======== Task input
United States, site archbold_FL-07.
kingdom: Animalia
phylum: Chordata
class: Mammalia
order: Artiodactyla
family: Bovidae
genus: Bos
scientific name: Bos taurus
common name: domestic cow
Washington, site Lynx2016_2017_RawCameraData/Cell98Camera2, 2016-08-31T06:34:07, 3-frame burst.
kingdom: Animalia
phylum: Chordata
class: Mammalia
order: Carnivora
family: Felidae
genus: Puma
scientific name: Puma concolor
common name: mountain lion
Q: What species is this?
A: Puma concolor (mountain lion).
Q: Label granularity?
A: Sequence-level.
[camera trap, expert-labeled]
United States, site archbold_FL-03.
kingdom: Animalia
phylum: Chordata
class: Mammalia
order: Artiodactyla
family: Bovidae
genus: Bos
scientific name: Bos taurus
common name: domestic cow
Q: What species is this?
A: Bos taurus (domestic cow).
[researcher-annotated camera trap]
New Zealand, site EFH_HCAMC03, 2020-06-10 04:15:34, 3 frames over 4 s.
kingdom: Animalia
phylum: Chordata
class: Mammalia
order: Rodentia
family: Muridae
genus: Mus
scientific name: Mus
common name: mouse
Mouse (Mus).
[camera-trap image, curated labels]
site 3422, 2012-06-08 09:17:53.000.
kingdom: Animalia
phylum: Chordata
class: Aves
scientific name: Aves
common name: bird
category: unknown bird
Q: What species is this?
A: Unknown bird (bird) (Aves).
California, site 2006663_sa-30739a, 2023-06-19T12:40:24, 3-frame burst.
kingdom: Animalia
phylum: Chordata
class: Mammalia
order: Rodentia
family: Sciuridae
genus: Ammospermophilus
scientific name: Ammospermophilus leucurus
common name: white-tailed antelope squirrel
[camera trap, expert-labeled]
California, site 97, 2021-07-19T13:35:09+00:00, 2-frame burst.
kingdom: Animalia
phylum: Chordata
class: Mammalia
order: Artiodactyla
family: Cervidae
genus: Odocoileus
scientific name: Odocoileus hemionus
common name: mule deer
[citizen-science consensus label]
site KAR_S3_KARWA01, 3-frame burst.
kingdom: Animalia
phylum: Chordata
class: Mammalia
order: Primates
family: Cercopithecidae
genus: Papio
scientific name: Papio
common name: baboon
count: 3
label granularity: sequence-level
================
Requirement: Which lines of the listing contain the word "California"? Copy each of them.

Written solution:
California, site 2006663_sa-30739a, 2023-06-19T12:40:24, 3-frame burst.
California, site 97, 2021-07-19T13:35:09+00:00, 2-frame burst.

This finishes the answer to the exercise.